Wyomissing, Pennsylvania, headquartered casino and racetrack operator Penn National Gaming is lauding strong M&A and expansion efforts, as it reports increases across the board in its latest set of financial figures.
Reporting on the three months and full year ending December 31, 2018, net revenues came in at $1.1bn (2017: $769m) and $3.5bn (2017: $3.1bn) respectively, primarily driven by the company’s acquisition of Pinnacle Entertainment last year.
Operating income for the quarter stands at $124.3m (2017: $26.7m), with a net loss of $42.0 million, driven largely by one-time transaction costs associated with the Pinnacle purchase, with its FY figure standing at $634m (2017: $445.7m).
Penn National’s adjusted EBITDAR finished at $323.9m for Q4, driven by a $113.0m contribution from the Pinnacle acquisition and growth of $11.8 million, or 5.9 per cent, in the company’s same-store portfolio of properties, for the whole of 2018 this is boosted to a fraction over the $1bn barrier (2017: $879.1m)

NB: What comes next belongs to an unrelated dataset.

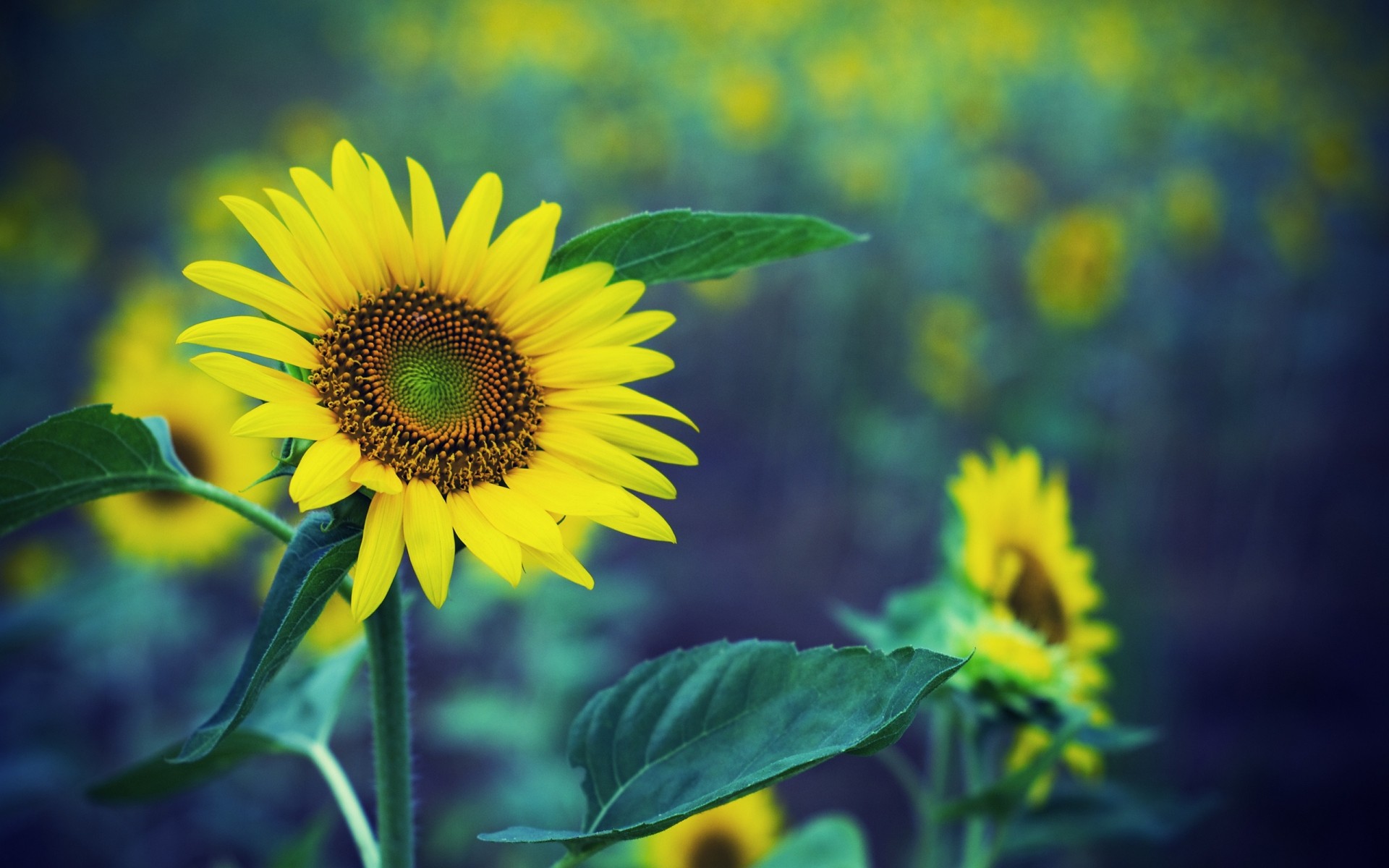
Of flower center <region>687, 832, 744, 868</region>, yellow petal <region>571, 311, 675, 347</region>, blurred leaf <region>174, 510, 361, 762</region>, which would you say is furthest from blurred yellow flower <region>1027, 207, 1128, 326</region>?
blurred leaf <region>174, 510, 361, 762</region>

Timothy Wilmott, CEO of Penn National, expressed delight at the company performance “I am pleased to report that Penn National beat guidance for the fourth quarter, with improvements across the board in our principal financial metrics. These results were driven by contributions from the Pinnacle acquisition and continued growth in our same-store portfolio of properties.

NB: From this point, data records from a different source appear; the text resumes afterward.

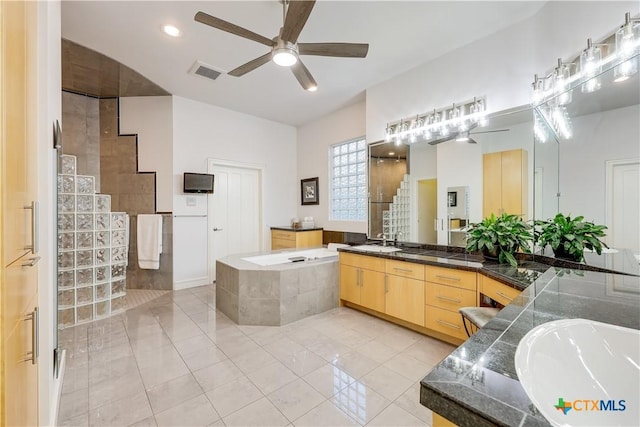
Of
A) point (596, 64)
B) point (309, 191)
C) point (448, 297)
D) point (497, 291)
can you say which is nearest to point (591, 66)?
point (596, 64)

“The fourth quarter marked the end of a transformational year for Penn National. With the closing of our acquisition of Pinnacle in October, we added over 10,000 new team members and 12 gaming properties to what was already the industry’s leading regional gaming portfolio.
“In addition, we obtained the approvals for our acquisition of Margaritaville in Bossier City, Louisiana in the fourth quarter, and we announced our acquisition of Greektown Casino-Hotel in Detroit, Michigan, which will expand our operating base to 42 facilities in 19 jurisdictions following receipt of all remaining customary approvals. Both transactions are expected to be immediately accretive to operating results upon closing.
Before providing an update on Penn’s ongoing integration efforts concerning Pinnacle: “As anticipated, we remain well on pace to achieve our two-year, $100m run rate cost synergy target, with a run rate of $50m anticipated in 2019 and an additional $50 million expected by the end of 2020.
“We have begun to focus on revenue synergies and plan for initiatives to commence in late-2019. We currently anticipate incremental Adjusted EBITDAR associated with revenue synergies related to Pinnacle to be in the range of $15-$20m.
“The majority of those synergies should be realised in 2020 and early 2021. As noted in the tables below, Penn National incurred significant one-time transaction costs and charges in the 2018 fourth quarter. We anticipate our transition-related expenses to stabilise as we complete our integration efforts later this year.”